Most IC packaging technologists are aware of this “other” issue, but this topic has never required serious consideration. The issue is the phase transition in experiences when cooled through 13°C. The result of this transition, called tin pest, is reported to cause historic tin objects to disintegrate into a dark, powdery material. This transition is not a rapid, spontaneous change, and may take years to initiate, but some in the electronics industry are beginning to ask questions about it. Some experts in the field of tin finishing have reported the inability to induce tin pest in pure tin deposits, so much remains to be learned.
Normal, “white” Sn (beta phase) undergoes a crystal phase transition (polymorphic or allotropic transition) to brittle, alpha “gray” Sn, upon cooling below 13°C. The tendency for this transition to occur is enhanced by the presence of certain impurities, such as Al or Zn, in the Sn. Colder temperatures also accelerate the transition, reaching a maximum transition rate between -30° and -40°C. It also has been reported that the solution of appropriate levels (possibly only 0.1 to 0.5 mass %) of suitable metals, such as Sb or Bi, may inhibit the transition or drive the initiation temperature so low that it is not relevant, or where the low temperature itself may oppose the atomic reordering required in the transition. Another brittle phase transition occurs at 161°C, but it appears that the typically rapid cooling rate seen in electronic assembly avoids this transition – resulting in the formation of the ductile beta phase when solidified (See Table).
The beta-to-alpha molar volume increase of 26% causes the disintegration of Sn objects. This “swelling” might not be a problem if the alpha tin retained the ductility of beta Sn. Alpha Sn, however, is brittle like neighboring members of the Periodic Table Group 14 (C, Si, Ge, Sn, and Pb). Alpha Sn shares other characteristics with its sister elements, Ge and Si. In the transition, metallic beta Sn coverts to semiconductor alpha Sn, and the alpha Sn phase crystal structure is diamond cubic, just like silicon. The transition swelling causes high stress levels in the brittle alpha crystal lattice, resulting in its crumbling into a dark powder. White Sn is a unique metal that does not show the atomic ordering of common metals. Instead, the highly ordered Sn tetrahedrals exhibit preferred directional bonding that is characteristic of covalently bonded non-metals.
Tin rods are known to “squeak” when bent, due to strain in the directionally bonded crystal structure. Most lead-free solders being considered for the electronics market consist of ≥ 90 mass % Sn. Sn-Cu and SAC solders possess an almost pure tin matrix phase, because of the low solubility of Ag and Cu in solid Sn. In 2001, Plumbridge, from The Open University in the U.K., reported that tin pest will occur in bulk Sn-0.5Cu solder bars held at -18°C for up to 2 years. At NEPCON 2004, Plumbridge and Rist showed that tin pest can occur in bulk Sn-3.8Ag-0.7Cu solder cylinders under the same conditions, although the severity appeared much reduced.

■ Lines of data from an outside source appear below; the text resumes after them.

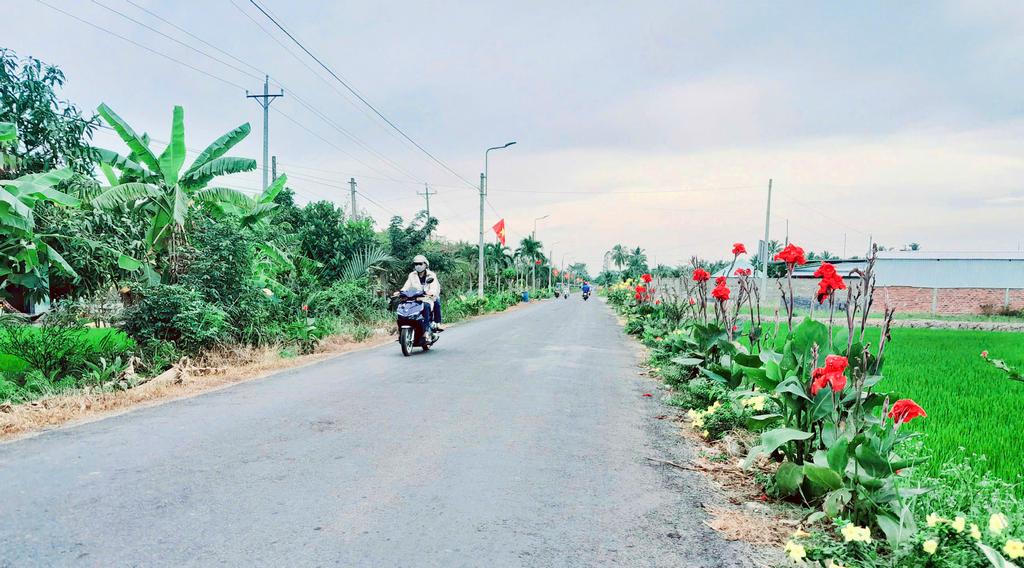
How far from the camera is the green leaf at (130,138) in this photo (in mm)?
11359

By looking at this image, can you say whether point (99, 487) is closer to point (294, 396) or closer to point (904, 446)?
point (294, 396)

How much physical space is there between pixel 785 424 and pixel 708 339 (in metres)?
3.16

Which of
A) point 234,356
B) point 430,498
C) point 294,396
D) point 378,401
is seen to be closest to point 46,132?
point 234,356

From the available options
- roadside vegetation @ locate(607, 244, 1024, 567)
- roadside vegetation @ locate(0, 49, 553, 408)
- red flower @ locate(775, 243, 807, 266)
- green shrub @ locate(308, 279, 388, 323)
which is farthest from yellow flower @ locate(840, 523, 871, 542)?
green shrub @ locate(308, 279, 388, 323)

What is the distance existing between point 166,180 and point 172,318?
13.7 ft

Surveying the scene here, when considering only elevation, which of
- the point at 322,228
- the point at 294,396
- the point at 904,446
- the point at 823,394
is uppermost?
the point at 322,228

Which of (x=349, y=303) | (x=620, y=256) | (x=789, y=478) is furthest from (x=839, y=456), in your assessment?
(x=620, y=256)

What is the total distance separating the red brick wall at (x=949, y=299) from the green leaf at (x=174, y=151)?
28.7 metres

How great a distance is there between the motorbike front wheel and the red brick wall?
83.0 ft

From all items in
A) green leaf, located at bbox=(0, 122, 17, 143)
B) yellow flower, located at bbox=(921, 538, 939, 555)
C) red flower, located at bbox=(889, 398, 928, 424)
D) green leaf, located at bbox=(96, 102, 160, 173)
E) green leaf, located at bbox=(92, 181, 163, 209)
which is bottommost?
yellow flower, located at bbox=(921, 538, 939, 555)

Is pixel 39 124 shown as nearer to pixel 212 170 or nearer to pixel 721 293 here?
pixel 212 170

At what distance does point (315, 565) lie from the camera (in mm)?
2943

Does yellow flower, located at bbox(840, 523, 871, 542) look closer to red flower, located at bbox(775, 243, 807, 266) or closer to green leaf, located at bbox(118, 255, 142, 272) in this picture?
red flower, located at bbox(775, 243, 807, 266)

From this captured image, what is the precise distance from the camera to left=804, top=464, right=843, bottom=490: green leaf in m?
3.44
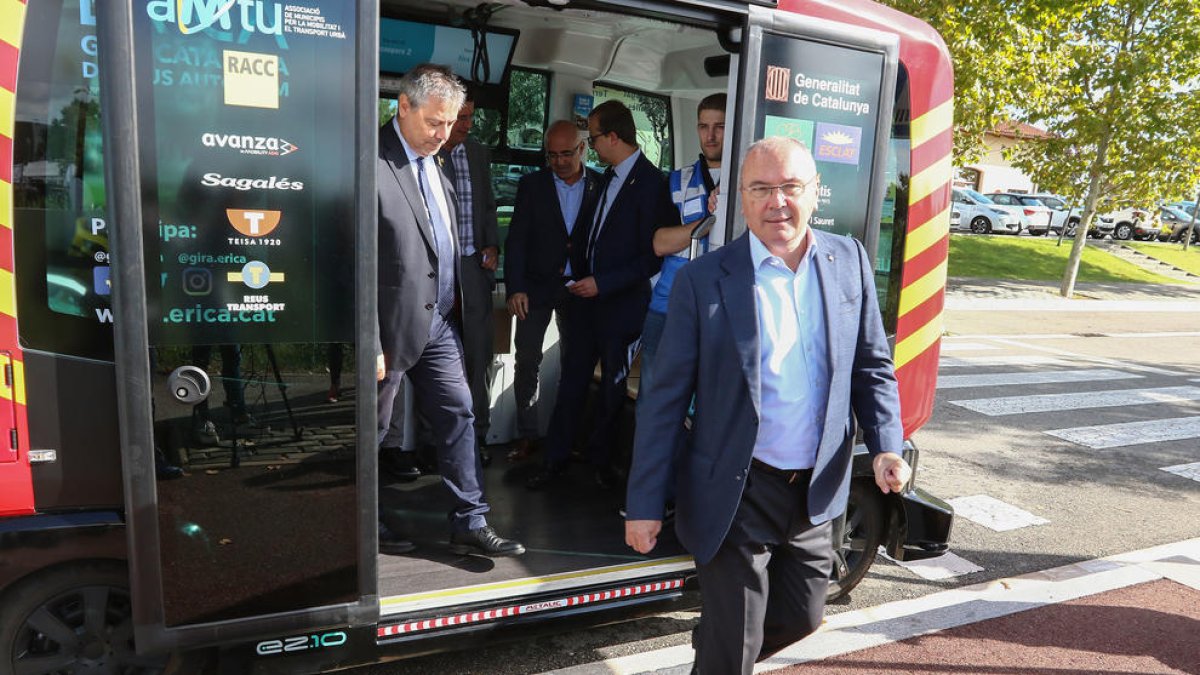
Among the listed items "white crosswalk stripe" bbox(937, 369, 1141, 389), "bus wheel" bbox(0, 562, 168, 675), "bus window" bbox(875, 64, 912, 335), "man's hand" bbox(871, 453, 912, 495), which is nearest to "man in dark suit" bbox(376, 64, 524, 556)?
"bus wheel" bbox(0, 562, 168, 675)

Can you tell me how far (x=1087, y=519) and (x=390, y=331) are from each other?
15.3 ft

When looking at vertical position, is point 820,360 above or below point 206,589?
above

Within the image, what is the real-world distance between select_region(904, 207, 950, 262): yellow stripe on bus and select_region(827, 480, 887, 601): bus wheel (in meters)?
1.04

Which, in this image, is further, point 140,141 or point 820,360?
point 820,360

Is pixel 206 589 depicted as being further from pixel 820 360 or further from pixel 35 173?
pixel 820 360

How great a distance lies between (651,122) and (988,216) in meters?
25.9

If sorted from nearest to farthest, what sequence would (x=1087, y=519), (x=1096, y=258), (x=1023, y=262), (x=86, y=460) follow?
(x=86, y=460), (x=1087, y=519), (x=1023, y=262), (x=1096, y=258)

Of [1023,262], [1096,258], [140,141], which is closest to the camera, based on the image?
[140,141]

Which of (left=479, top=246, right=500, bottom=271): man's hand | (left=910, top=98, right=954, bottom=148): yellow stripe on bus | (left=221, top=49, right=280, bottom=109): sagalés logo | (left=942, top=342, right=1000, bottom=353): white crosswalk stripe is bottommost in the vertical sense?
(left=942, top=342, right=1000, bottom=353): white crosswalk stripe

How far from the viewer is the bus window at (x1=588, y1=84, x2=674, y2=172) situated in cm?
579

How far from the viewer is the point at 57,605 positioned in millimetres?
2697

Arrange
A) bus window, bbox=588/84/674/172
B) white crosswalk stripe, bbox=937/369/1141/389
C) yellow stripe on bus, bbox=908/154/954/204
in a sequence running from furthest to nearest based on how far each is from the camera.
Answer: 1. white crosswalk stripe, bbox=937/369/1141/389
2. bus window, bbox=588/84/674/172
3. yellow stripe on bus, bbox=908/154/954/204

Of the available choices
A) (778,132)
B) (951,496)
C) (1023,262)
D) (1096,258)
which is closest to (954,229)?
(1096,258)

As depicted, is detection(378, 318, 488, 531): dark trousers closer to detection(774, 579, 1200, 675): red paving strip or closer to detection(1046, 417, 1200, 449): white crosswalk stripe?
detection(774, 579, 1200, 675): red paving strip
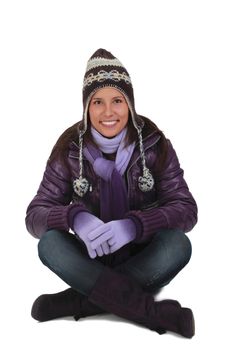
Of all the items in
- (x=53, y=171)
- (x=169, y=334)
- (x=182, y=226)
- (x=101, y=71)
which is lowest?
(x=169, y=334)

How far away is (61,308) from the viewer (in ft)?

It remains to be demonstrated that tin pest may occur in lead-free electronics. Leadframe-based electronic components commonly were plated with Sn or Sn-dipped until approximately the mid-1970s, when the addition of lead to the tin-plating chemistry was mandated to mitigate tin whiskering.
In a recent, extensive, web-based literature search, no references were found recounting the failure of electronics from tin pest, although it is recognized that little or no assembly used lead-free solders, even with Sn-plated components. This may be due to the composition of the Sn finishes, thin Sn layers, base leadframe substrate effects, morphology of the Sn, Sn stress state, high purity of Sn, etc. These factors may be significant and cause effects that differ from those reported on the large bulk results in Plumbridge’s work. Or, they may have nothing to do with the results on the test bars. Could the beta-to-alpha transition in the large bars be affected by unintended low-level impurities in the bulk metals, residual stresses from casting, surface contamination, surface morphology imposed by the mold, cooling rate gradients, etc.?
Presently, there is no body of evidence declaring tin pest to be a clear concern. I believe the industry should not be complacent, and the issue should be addressed by open industry consoria efforts. At least one significant study appears to be underway at the University of Maryland (CALCE), with results due this year.